Mr Woodard had installed four video camera devices at his property: on the shed, driveway, gable end wall, and front garden windowsill. He was able to monitor who was present at his property and its surroundings, at any given time. Such data was immediately available via
his mobile phone app and was recorded visually and orally. His neighbour, Dr Fairhurst claimed that the cameras were intruding on her privacy as it was recording the front and back of her property, shared driveway and her parking space - whichfell beyond the boundaries of Mr Woodard’s property.

Dr Fairhurst was also misled by Mr Woodard as to the cameras functionality and extent of coverage.
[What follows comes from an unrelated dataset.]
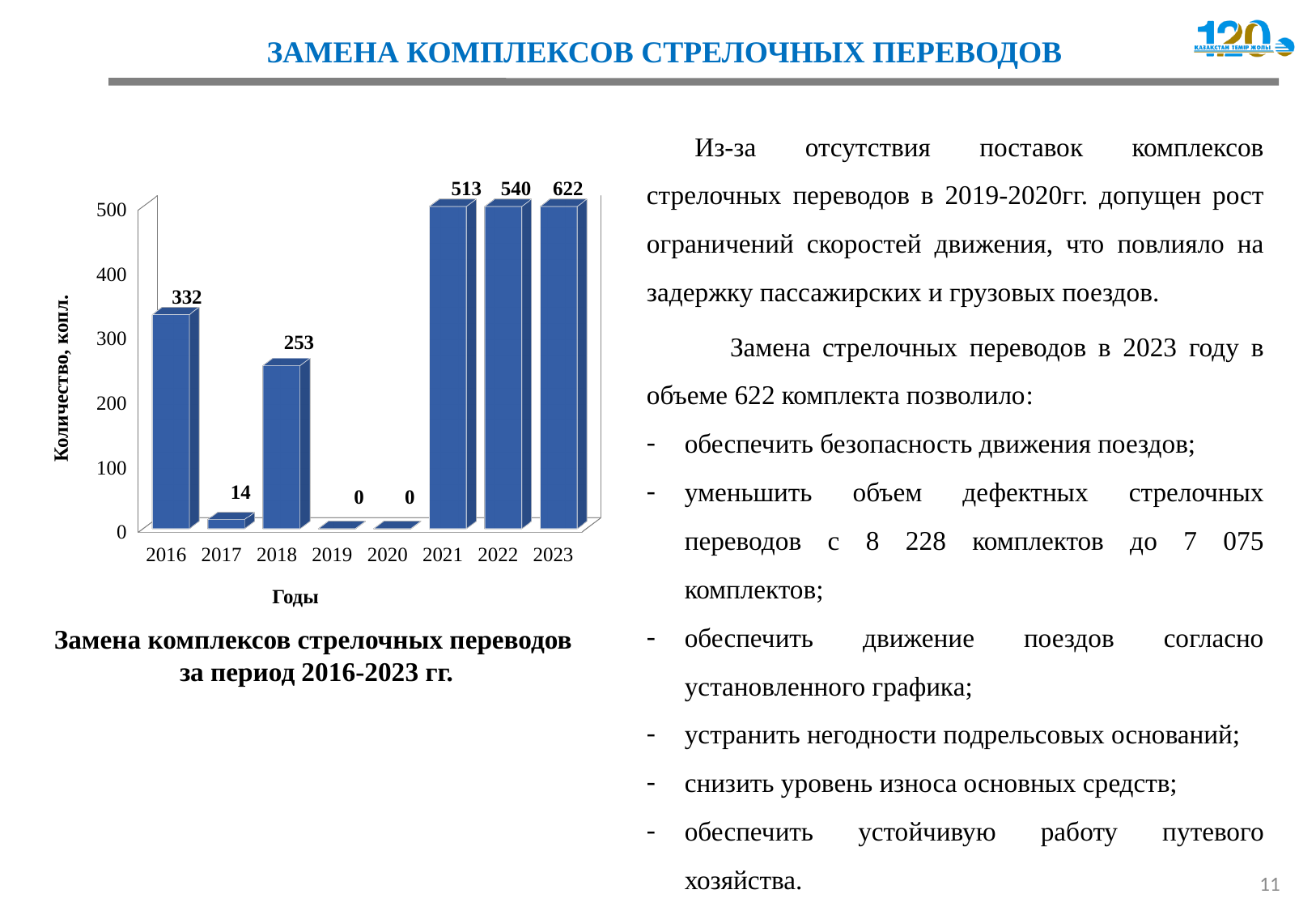
Which year has the highest value? 2023 Which is larger, the value for 2021 or the value for 2016? 2021 What is the value for 2016? 332 How many years are shown on the x axis? 8 What is the label of the x axis? Годы What is the value for 2018? 253 What is the difference between the values for 2023 and 2022? 82 What is the value for 2017? 14 What kind of chart is this? bar chart What is the difference between the values for 2016 and 2018? 79 What is the value for 2023? 622 Do the values rise or fall from 2021 to 2023? rise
The Oxford Court ruled that
as the audio and video recording went beyond Mr Woodard’s boundary, he did not process data in a fair nor transparent manner, and he did not lawfully process Dr Fairhurst’s data. Therefore, he was in breach of the DPA and GDPR. Furthermore, when Dr Fairhurst had
questioned Mr Woodard about the CCTV, Mr Woodard became hostile and the Court had further ruled that the hostile conduct amounted to harassment.

Alongside the successful claims for breach of data and harassment, Dr Fairhurst had also brought a claim of nuisance by loss of privacy which had failed. The Court of Appeal had rejected a similar claim in the case of Fearn and Ors v.Board of Trustees of the Tate Gallery
[2020] EWCA Civ 1 whereby flat owners claimed sections of the viewing gallery of Tate Modern had unreasonably interfered with the enjoyment of their flats, as the two were adjacent and visitors had an uninterrupted view of the flats. It was ruled that overlooking
from one property to another is not capable of giving rise to a cause of action in nuisance.

This case however is being appealed at the Supreme Court on 8 th December 2021.

The case of Fairhurst v Woodard

The case of Fairhurst v Woodard is similar to the European Court of Justice case of František Ryneš v Úřad pro ochranu osobních údajů, Case C-212/13, whereby Mr Rynes was fined by the Czech authorities for infringing data protection rules as his home video
security systems filmed individuals on a public footpath.

Fairhurst v Woodard is the first case on domestic CCTV in England and Waled, it highlights that we must be mindful of the DPA and GDPR as to the implications of video surveillance at home. The Information Commissioner’s Office (ICO) have published clear guidance
whereby: ‘when devices capture images of people outside an individual’s property
boundary, GDPR does apply’.

Homeowners must seek a balance between the safety concerns of themselves and the privacy concerns of their neighbours.